After facing Minnesota, Michigan traveled to New Jersey to face Rutgers, one of the newest members of the Big Ten Conference. This was the first meeting between the schools.

Rutgers defeated Michigan by a score of 26–24. Michigan opened the scoring in the first quarter with a 39-yard field goal from Matt Wile, but Rutgers responded with two Kyle Federico field goals (from 35 and 45 yards) to take a 6–3 lead. Michigan regained the lead in the second quarter via a Devin Gardner four-yard touchdown run, but Rutgers responded with an 80-yard touchdown pass from Gary Nova to Andrew Turzilli. The resulting extra point was blocked, giving Rutgers a 12–10 lead. Michigan regained the lead via a one-yard touchdown run from De'Veon Smith, but Rutgers responded shortly before halftime with a seven-yard touchdown pass from Nova to John Tsimis, which made the score 19–17 in favor of Rutgers at halftime. After a scoreless third quarter, Rutgers increased its lead to nine points via a 14-yard touchdown pass from Nova to Turzilli. Michigan responded with a 19-yard touchdown run from Devin Gardner but could not overcome the resulting two-point deficit.
+ + +
**INSTRUCTION A:**
In the game summary, who caught the 80-yard touchdown pass from Gary Nova?
**INSTRUCTION B:**
Write out the part of the game summary that opens with the words containing "After facing Minnesota, Michigan" and closes with "between the schools.".
This material has no connection to the game summary.

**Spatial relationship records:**
+ + +
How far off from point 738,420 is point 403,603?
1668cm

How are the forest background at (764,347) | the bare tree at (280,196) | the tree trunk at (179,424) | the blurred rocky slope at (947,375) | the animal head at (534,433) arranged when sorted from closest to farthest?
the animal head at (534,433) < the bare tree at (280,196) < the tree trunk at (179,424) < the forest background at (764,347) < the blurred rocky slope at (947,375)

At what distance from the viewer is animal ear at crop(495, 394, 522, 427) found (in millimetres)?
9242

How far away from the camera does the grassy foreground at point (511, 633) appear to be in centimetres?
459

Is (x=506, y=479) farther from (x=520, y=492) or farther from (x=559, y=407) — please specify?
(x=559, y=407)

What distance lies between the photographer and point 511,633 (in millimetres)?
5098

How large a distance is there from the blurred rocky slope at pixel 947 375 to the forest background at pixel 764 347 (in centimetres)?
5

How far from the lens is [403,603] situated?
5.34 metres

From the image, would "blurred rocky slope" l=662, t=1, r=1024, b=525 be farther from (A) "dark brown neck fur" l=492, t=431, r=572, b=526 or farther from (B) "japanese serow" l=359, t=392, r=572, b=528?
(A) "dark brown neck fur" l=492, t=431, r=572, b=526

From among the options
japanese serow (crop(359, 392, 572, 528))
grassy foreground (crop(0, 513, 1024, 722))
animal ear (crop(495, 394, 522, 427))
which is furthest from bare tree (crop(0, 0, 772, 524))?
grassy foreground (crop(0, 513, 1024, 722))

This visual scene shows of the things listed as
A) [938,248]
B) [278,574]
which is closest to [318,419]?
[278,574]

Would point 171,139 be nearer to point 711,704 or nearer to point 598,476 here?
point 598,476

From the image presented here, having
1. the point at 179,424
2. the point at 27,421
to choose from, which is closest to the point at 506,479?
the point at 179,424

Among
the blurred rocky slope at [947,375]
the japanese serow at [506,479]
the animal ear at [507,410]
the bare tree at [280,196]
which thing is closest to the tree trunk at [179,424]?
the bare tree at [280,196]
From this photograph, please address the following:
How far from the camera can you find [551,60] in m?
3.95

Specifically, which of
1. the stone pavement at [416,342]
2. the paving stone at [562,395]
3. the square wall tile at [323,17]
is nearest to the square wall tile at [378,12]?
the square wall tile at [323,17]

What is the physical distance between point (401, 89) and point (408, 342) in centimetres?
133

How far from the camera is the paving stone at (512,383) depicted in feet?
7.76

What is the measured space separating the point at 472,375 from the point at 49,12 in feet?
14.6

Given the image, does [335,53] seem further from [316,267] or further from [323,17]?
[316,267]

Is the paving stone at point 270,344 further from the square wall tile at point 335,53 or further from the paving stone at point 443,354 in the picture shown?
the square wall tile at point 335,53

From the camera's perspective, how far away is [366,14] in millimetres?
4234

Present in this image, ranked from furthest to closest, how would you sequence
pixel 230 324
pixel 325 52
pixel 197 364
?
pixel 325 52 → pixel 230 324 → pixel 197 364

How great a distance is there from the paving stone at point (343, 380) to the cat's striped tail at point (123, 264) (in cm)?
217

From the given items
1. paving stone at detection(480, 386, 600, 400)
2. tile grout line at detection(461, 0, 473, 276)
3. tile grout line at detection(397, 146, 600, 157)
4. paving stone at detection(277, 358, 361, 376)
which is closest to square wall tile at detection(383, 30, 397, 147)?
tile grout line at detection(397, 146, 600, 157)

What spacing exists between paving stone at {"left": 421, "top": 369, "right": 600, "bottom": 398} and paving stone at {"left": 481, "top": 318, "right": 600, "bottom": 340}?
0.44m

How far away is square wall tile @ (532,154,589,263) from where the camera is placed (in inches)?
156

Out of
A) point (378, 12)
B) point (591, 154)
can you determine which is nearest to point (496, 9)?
+ + +
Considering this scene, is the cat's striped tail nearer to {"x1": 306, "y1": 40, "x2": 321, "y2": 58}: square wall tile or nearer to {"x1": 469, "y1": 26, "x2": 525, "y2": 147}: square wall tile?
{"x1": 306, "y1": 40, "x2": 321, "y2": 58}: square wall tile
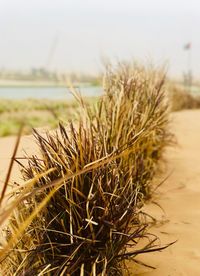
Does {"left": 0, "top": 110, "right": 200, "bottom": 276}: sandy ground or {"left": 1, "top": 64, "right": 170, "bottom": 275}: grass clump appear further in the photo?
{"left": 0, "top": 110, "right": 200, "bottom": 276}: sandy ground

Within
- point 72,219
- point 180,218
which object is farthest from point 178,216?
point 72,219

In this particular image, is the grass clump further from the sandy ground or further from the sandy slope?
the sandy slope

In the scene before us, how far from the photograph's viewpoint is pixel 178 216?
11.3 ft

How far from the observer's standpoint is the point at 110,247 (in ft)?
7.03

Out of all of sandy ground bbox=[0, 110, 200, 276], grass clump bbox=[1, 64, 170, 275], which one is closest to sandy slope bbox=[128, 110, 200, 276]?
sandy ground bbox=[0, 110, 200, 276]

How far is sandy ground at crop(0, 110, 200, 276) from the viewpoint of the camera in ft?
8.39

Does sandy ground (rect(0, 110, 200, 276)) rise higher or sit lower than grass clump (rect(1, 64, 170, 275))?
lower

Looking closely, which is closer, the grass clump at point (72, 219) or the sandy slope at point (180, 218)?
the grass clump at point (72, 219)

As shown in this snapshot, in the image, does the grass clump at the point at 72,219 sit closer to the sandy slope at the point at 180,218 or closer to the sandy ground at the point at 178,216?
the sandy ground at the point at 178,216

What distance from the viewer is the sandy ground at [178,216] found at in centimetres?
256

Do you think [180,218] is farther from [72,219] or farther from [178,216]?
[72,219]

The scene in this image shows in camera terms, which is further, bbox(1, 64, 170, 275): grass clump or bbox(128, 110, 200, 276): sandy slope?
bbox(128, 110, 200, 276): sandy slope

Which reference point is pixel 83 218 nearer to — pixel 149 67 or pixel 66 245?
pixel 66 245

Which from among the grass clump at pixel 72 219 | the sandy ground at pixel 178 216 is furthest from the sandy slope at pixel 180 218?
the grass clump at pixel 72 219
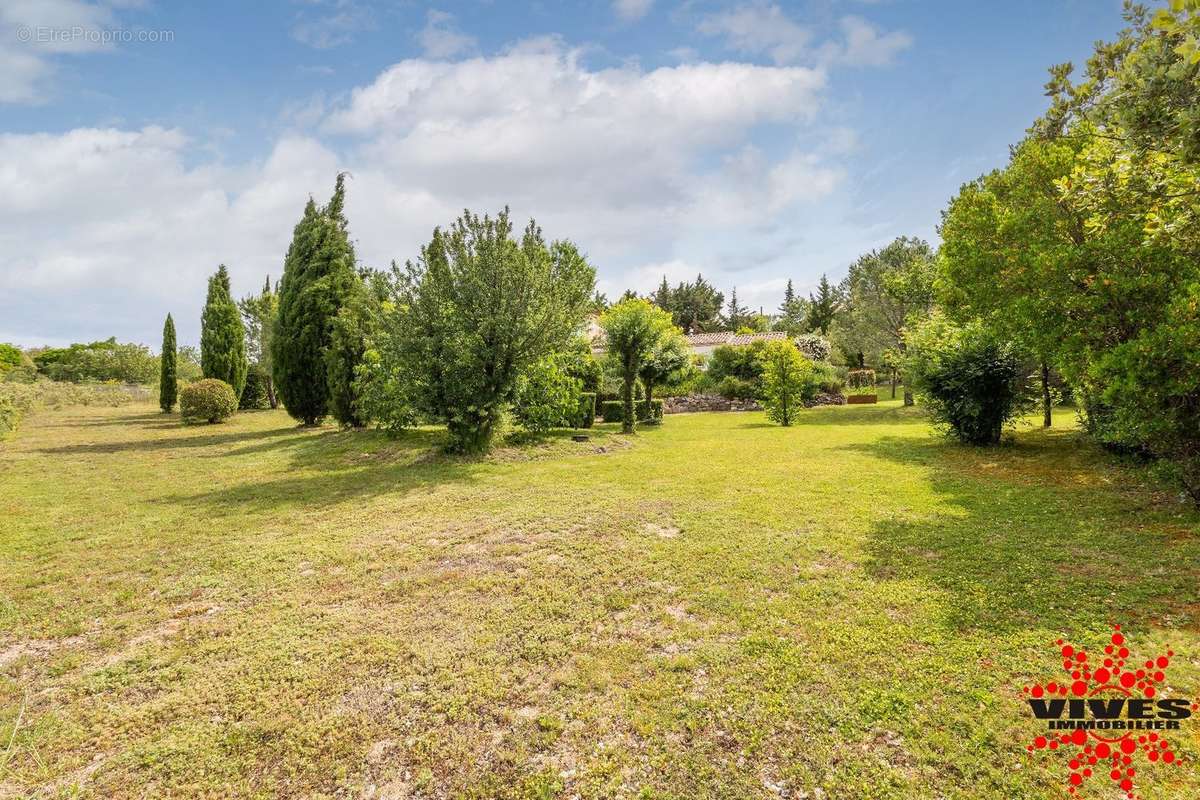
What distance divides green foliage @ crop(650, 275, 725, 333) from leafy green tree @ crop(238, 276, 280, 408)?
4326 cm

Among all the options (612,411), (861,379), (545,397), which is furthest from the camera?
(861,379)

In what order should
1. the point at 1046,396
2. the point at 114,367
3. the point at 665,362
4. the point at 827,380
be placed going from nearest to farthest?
+ + +
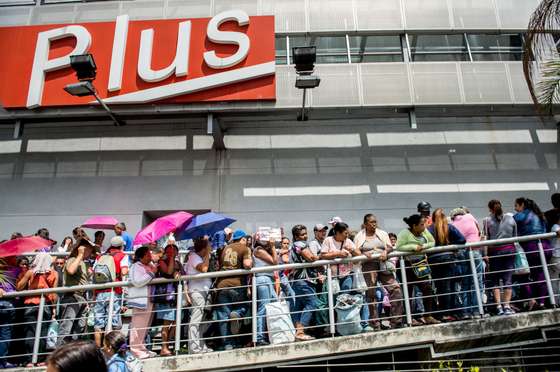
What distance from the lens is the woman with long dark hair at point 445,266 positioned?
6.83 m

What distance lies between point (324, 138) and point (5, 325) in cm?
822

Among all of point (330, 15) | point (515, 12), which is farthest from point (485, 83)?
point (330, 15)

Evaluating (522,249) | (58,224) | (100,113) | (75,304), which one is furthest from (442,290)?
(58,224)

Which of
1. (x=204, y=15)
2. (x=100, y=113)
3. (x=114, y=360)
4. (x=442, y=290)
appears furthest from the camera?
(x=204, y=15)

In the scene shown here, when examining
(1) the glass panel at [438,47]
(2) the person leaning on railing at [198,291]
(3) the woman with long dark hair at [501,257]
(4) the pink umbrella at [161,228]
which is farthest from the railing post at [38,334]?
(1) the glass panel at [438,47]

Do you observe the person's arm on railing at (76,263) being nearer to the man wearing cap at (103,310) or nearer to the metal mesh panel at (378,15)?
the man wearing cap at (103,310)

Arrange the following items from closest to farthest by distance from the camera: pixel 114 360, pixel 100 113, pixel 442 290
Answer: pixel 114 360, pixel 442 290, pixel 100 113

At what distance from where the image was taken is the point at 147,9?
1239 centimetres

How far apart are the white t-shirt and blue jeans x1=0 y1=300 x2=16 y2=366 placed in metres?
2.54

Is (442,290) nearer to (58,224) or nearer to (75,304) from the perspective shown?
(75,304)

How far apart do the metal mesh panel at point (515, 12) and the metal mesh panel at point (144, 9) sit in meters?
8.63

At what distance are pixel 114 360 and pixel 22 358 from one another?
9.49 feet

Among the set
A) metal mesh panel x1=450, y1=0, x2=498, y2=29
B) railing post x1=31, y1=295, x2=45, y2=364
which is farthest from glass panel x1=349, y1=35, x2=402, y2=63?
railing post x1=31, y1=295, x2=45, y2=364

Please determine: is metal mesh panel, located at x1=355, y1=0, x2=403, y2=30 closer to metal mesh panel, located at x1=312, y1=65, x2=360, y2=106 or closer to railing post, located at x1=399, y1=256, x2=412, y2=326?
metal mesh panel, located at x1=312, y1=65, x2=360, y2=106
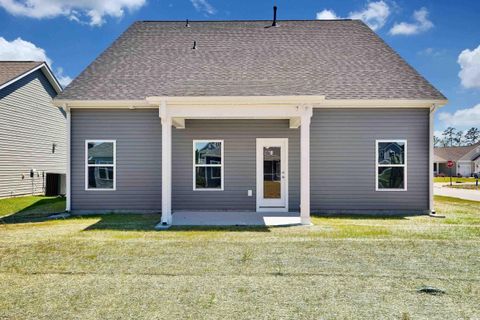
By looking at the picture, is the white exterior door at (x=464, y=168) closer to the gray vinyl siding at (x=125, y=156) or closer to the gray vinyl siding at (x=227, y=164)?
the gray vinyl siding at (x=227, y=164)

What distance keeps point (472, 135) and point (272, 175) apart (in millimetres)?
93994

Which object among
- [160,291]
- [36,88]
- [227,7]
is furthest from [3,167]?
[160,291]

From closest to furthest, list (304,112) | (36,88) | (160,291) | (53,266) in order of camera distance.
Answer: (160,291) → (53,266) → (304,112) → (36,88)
+ + +
**EXERCISE SOLUTION A:**
Andrew Turzilli

**EXERCISE SOLUTION B:**
After facing Minnesota, Michigan traveled to New Jersey to face Rutgers, one of the newest members of the Big Ten Conference. This was the first meeting between the schools.